## Required actions
A. In the Blue Mountains budget article below, why are town staff keeping a close eye on how COVID-19 affects area development? Answer in one to three sentences.
B. Copy the part of the Blue Mountains budget article below between "As such, TBM" and "sure they will.", inclusive, word for word.

____ Study text

The Town of the Blue Mountains (TBM) 2020 approved capital budget totals $36.9 million in projects with over 50 per cent of funding coming from the collection of development charges.
As such, TBM staff are watching COVID-19’s impact on area development closely.
“As it sits right now, the town is continuing to collect development charges close to what we are used to [before COVID-19]. We have not seen that part of the town’s business fall off yet,” said Sam Dinsmore, deputy treasurer with the TBM at a virtual council meeting held earlier this week.
Dinsmore reports that from a financial standpoint, TBM has yet to see any change to the projected collection amounts of development charges, and at this point, staff are not sure they will.
“Staff continue to review agreements and development charges. The only thing that has been on pause is the actual issuance of new building permits for new residences, in line with the provincial orders,” said Nathan Westendorp, director of planning and development services for TBM.
Now with provincial orders lifted, Westendorp says the department is currently working through a backlog of permit requests.
“From a planning and development services point of view, there hasn’t been that much of a marked decrease in activity,” Westendorp said.
TBM Mayor Alar Soever agrees, saying that so far, he believes COVID-19 may actually increase real estate investments in and around TBM.

________
____ Data

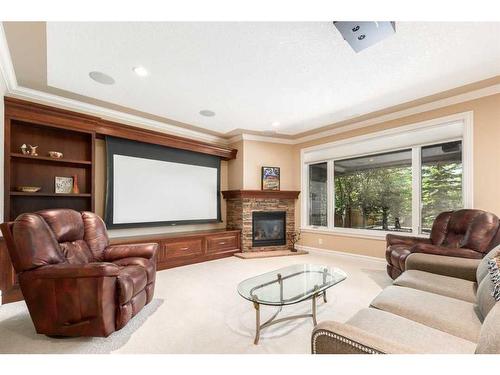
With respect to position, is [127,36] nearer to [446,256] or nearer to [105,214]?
[105,214]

________

## Answers by item
A. More than 50 per cent of the money for the town's $36.9 million 2020 capital budget comes from development charges. So any drop in development would cut into how those projects are paid for.

B.
As such, TBM staff are watching COVID-19’s impact on area development closely.
“As it sits right now, the town is continuing to collect development charges close to what we are used to [before COVID-19]. We have not seen that part of the town’s business fall off yet,” said Sam Dinsmore, deputy treasurer with the TBM at a virtual council meeting held earlier this week.
Dinsmore reports that from a financial standpoint, TBM has yet to see any change to the projected collection amounts of development charges, and at this point, staff are not sure they will.